***** DATA ENTRIES

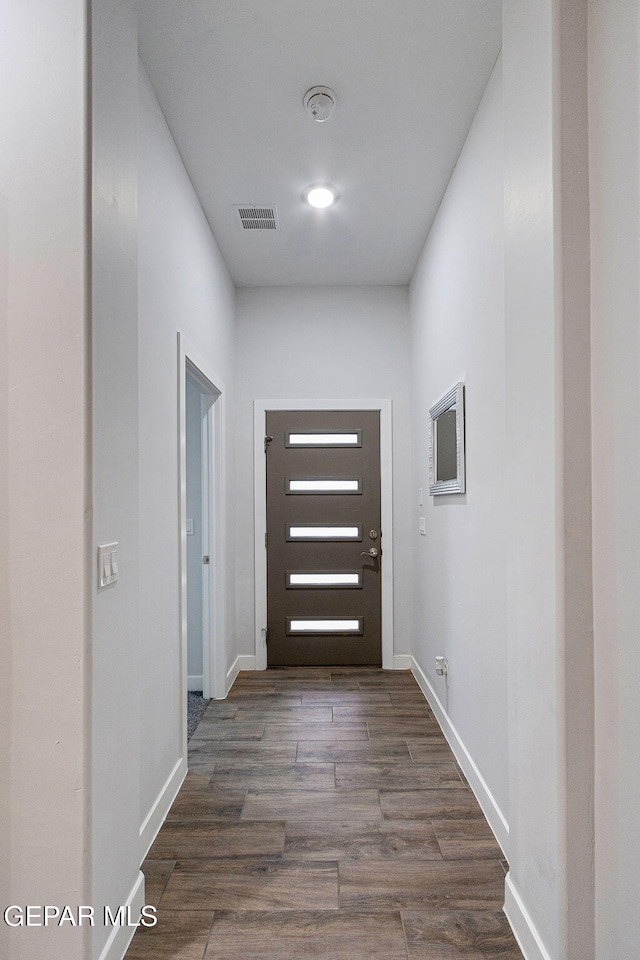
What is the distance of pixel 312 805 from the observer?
7.84 ft

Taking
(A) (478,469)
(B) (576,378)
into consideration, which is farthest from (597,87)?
(A) (478,469)

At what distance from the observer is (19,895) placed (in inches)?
54.6

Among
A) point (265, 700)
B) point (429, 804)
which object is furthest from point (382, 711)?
point (429, 804)

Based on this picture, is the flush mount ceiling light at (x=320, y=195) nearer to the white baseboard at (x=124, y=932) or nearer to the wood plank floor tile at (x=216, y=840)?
the wood plank floor tile at (x=216, y=840)

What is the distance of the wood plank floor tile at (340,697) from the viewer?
362 cm

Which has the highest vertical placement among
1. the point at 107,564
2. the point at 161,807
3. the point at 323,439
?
the point at 323,439

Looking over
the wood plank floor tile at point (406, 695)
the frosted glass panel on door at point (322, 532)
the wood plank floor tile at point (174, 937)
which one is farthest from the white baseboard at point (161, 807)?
the frosted glass panel on door at point (322, 532)

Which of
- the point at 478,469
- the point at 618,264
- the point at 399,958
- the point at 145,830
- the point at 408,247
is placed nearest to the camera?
the point at 618,264

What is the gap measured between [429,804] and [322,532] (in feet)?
7.60

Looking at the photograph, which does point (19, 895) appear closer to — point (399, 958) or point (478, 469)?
point (399, 958)

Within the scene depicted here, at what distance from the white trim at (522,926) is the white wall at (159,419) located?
1.20m

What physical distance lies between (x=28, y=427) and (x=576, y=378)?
1.27 m

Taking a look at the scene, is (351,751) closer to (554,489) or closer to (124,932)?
A: (124,932)

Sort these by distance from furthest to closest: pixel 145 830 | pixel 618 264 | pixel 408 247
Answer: pixel 408 247
pixel 145 830
pixel 618 264
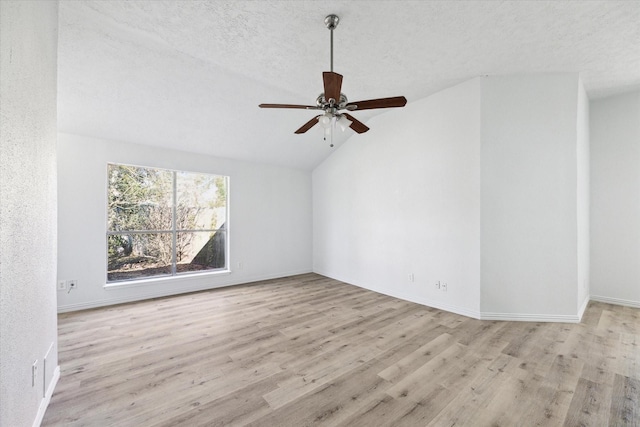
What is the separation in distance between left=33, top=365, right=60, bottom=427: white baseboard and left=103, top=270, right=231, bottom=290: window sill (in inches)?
78.9

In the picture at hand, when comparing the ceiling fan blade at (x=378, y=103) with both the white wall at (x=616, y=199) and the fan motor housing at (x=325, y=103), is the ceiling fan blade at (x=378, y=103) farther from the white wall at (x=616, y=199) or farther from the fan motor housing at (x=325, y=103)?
the white wall at (x=616, y=199)

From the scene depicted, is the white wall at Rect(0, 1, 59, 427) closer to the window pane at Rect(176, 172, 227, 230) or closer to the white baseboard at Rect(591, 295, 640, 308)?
the window pane at Rect(176, 172, 227, 230)

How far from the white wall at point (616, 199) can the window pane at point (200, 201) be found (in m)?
6.25

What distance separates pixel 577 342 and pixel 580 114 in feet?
9.08

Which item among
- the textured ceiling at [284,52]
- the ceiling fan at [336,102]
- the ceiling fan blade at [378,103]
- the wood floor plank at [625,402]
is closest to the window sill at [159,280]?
the textured ceiling at [284,52]

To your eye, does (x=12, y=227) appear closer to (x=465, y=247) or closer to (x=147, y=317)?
(x=147, y=317)

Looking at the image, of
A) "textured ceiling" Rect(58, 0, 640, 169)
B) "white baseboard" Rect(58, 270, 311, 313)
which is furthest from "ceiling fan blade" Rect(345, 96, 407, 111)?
"white baseboard" Rect(58, 270, 311, 313)

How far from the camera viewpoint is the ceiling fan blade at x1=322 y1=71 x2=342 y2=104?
2020 mm

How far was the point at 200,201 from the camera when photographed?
4992 mm

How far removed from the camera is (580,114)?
11.2 ft

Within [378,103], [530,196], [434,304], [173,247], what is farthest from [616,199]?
Answer: [173,247]

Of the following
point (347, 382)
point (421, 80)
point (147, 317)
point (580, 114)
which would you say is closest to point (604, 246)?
point (580, 114)

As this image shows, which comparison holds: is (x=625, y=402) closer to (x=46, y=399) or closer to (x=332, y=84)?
(x=332, y=84)

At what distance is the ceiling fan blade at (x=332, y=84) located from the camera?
6.63 feet
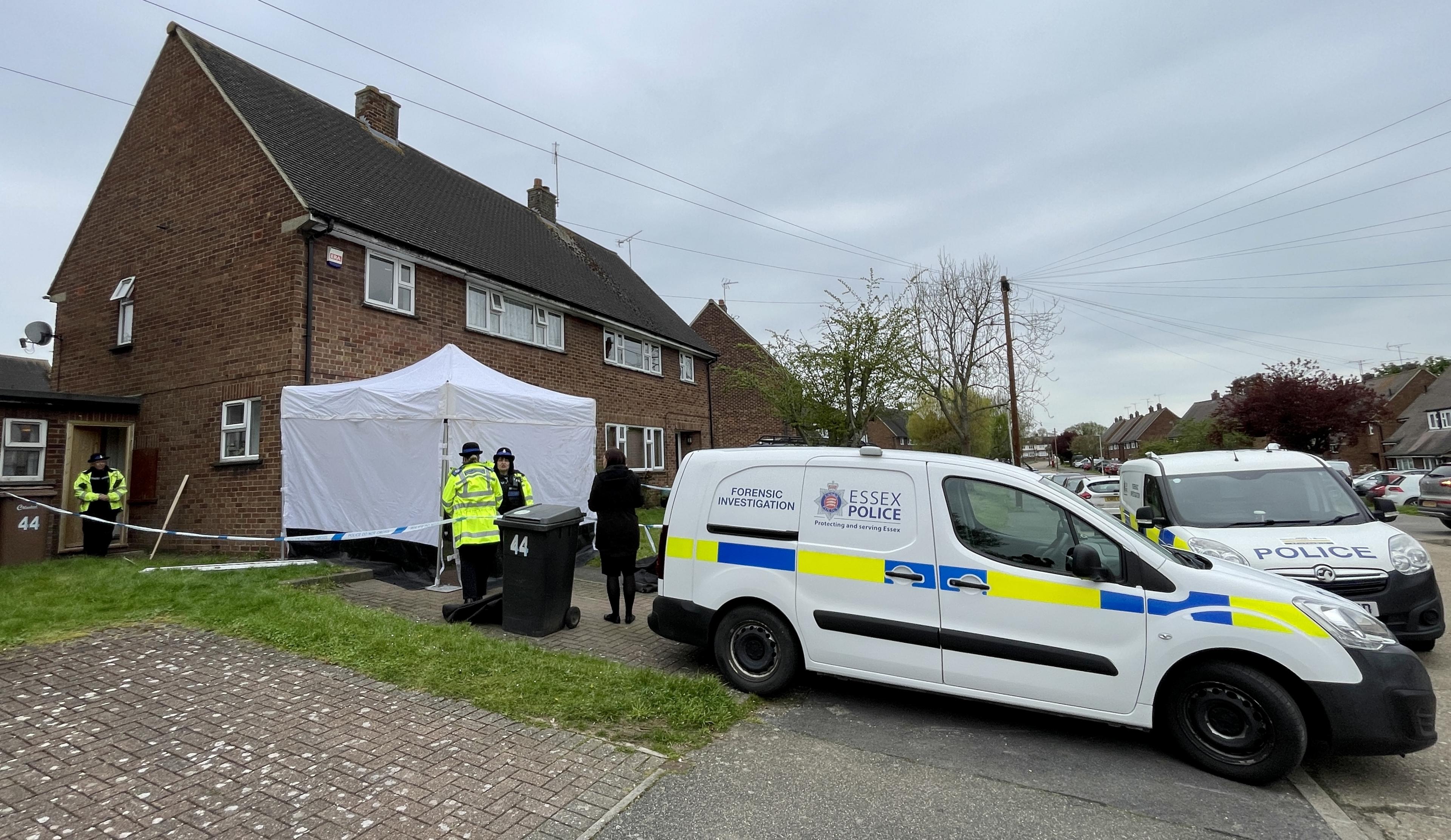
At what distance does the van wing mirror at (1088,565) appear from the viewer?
389cm

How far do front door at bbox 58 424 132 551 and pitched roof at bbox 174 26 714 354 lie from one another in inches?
230

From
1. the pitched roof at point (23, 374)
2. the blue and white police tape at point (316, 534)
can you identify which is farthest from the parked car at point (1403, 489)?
the pitched roof at point (23, 374)

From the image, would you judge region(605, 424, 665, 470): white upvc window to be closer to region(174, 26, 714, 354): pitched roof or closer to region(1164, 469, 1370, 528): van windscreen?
region(174, 26, 714, 354): pitched roof

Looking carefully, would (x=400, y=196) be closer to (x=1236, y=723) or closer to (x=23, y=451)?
(x=23, y=451)

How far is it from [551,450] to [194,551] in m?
5.88

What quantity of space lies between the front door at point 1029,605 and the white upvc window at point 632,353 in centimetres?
1419

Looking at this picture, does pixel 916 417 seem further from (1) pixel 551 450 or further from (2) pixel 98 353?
(2) pixel 98 353

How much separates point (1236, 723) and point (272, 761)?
5.15m

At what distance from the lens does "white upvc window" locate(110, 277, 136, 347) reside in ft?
42.2

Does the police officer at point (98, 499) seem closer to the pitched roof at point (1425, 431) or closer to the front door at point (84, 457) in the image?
the front door at point (84, 457)

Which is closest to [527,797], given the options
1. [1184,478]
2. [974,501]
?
[974,501]

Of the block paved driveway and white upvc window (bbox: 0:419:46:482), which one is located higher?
white upvc window (bbox: 0:419:46:482)

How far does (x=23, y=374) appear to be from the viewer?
2753 centimetres

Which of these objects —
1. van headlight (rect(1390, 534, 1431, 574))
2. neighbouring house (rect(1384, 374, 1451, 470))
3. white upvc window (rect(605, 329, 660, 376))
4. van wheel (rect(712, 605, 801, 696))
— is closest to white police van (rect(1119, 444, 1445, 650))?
van headlight (rect(1390, 534, 1431, 574))
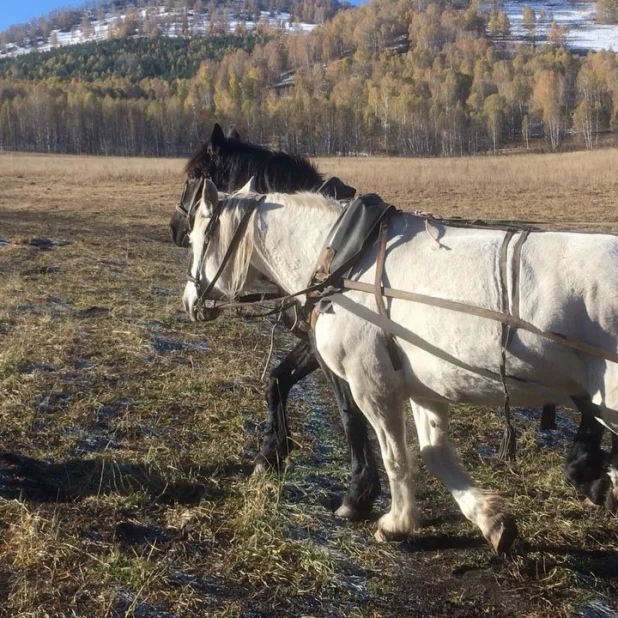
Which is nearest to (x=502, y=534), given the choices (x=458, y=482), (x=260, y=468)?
(x=458, y=482)

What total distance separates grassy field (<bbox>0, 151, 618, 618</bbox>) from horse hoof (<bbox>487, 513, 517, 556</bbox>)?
0.34 ft

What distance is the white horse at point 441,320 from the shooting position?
2529mm

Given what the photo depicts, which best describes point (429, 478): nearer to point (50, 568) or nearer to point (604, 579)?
point (604, 579)

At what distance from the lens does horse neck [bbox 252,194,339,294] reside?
3451 millimetres

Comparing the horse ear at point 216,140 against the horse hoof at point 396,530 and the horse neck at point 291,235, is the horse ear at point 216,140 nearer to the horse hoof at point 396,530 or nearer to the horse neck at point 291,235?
the horse neck at point 291,235

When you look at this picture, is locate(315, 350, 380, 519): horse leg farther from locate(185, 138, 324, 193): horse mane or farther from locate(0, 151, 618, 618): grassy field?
locate(185, 138, 324, 193): horse mane

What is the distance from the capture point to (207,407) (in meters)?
4.90

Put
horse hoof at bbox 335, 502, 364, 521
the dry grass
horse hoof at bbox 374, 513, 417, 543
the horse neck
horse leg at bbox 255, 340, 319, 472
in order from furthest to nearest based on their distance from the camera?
the dry grass → horse leg at bbox 255, 340, 319, 472 → horse hoof at bbox 335, 502, 364, 521 → the horse neck → horse hoof at bbox 374, 513, 417, 543

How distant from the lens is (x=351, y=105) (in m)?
99.8

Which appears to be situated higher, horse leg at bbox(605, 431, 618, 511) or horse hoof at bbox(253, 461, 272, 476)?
horse leg at bbox(605, 431, 618, 511)

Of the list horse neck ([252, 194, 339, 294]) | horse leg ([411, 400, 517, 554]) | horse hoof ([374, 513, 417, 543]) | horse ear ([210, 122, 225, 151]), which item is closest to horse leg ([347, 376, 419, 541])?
horse hoof ([374, 513, 417, 543])

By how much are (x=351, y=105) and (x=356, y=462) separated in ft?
334

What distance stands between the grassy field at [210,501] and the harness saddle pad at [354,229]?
1.41 meters

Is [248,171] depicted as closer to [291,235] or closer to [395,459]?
[291,235]
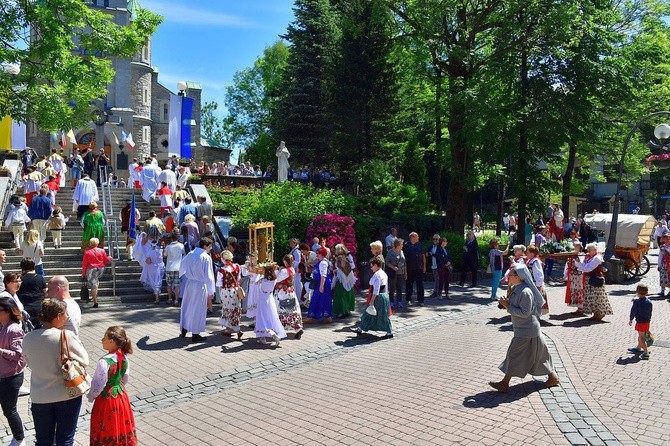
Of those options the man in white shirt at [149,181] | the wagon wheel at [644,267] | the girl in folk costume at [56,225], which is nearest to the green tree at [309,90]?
the man in white shirt at [149,181]

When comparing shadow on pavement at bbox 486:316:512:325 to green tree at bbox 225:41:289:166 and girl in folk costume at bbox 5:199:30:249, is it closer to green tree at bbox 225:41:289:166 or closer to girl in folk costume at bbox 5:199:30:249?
girl in folk costume at bbox 5:199:30:249

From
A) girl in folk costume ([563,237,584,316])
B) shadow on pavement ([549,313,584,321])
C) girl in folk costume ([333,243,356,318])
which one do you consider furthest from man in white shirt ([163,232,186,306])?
girl in folk costume ([563,237,584,316])

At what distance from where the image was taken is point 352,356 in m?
10.7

**********

• _PROBLEM TO SOLVE_
Every line from the one containing "How distant from" through the end of the listing is to be copied exactly; the pictures are not.

• _EXERCISE ANSWER_
How distant from the lens is (x=351, y=105) (in m)?
99.8

Which appears to be situated higher, horse leg at bbox(605, 431, 618, 511) or horse hoof at bbox(253, 461, 272, 476)?
horse leg at bbox(605, 431, 618, 511)

Of the list horse neck ([252, 194, 339, 294]) | horse leg ([411, 400, 517, 554]) | horse hoof ([374, 513, 417, 543]) | horse ear ([210, 122, 225, 151]), which item is closest to horse leg ([347, 376, 419, 541])?
horse hoof ([374, 513, 417, 543])

By how much are (x=351, y=105) and (x=356, y=462) separated in ft?
334

What distance stands between the grassy field at [210,501] and the harness saddle pad at [354,229]?
1.41 meters

Is [248,171] depicted as closer to [291,235] or closer to [395,459]?
[291,235]
Of those options the man in white shirt at [149,181] | the wagon wheel at [644,267] | the girl in folk costume at [56,225], which is nearest to the green tree at [309,90]?
the man in white shirt at [149,181]

When comparing shadow on pavement at bbox 486:316:512:325 to green tree at bbox 225:41:289:166 and girl in folk costume at bbox 5:199:30:249, is it closer to green tree at bbox 225:41:289:166 or closer to girl in folk costume at bbox 5:199:30:249?
girl in folk costume at bbox 5:199:30:249

From
A) girl in folk costume ([563,237,584,316])
B) shadow on pavement ([549,313,584,321])
C) girl in folk costume ([333,243,356,318])
which one do you consider furthest from man in white shirt ([163,232,186,306])?
girl in folk costume ([563,237,584,316])

At what distance from where the image was taken is point 352,356 in m?
10.7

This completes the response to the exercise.